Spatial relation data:
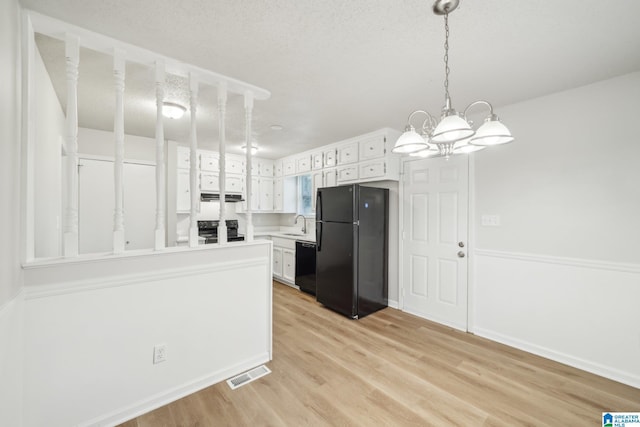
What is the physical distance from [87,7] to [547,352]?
447 cm

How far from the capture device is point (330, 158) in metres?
4.36

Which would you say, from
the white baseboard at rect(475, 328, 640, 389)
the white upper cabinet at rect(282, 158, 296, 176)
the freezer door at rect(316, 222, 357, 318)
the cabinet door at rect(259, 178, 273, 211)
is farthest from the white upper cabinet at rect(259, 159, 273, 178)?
the white baseboard at rect(475, 328, 640, 389)

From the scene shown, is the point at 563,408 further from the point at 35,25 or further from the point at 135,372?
the point at 35,25

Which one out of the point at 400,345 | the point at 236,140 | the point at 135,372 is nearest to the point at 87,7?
the point at 135,372

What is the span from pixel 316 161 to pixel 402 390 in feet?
11.8

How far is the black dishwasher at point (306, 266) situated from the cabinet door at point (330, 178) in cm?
105

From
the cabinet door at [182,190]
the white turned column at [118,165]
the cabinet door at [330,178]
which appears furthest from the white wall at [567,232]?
the cabinet door at [182,190]

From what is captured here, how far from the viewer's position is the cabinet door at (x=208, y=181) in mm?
4643

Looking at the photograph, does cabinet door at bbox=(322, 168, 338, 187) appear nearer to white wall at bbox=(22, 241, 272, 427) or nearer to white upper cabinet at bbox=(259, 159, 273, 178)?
white upper cabinet at bbox=(259, 159, 273, 178)

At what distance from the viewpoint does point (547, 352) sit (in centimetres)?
249

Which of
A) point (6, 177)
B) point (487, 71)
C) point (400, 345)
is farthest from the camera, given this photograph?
point (400, 345)

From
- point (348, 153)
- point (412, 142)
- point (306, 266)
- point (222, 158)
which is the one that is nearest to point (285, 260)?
point (306, 266)

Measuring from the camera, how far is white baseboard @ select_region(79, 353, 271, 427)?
164 centimetres

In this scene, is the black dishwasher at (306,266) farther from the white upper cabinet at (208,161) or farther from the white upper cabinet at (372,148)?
the white upper cabinet at (208,161)
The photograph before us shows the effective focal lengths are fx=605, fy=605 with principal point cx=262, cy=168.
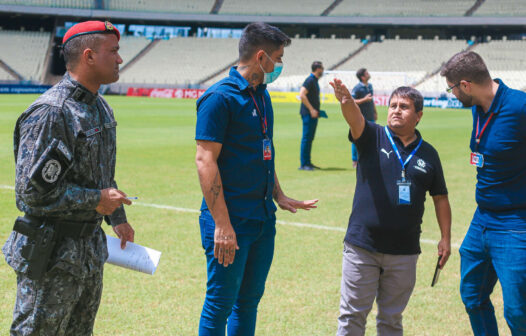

### WORK TO DO
Rewrite the items starting at the line that contains "Measuring from the" and ending at the last item, with "photograph" replaced by "image" and nothing else changed. Leave the pictures out of your answer.

### EXERCISE RESULT
Measuring from the camera, how far is white baseboard @ select_region(79, 353, 271, 427)?
164 centimetres

In this scene, is the black dishwasher at (306,266) farther from the white upper cabinet at (208,161) or farther from the white upper cabinet at (372,148)?
the white upper cabinet at (208,161)
The image before us shows the effective focal lengths are fx=605, fy=605 with principal point cx=262, cy=168.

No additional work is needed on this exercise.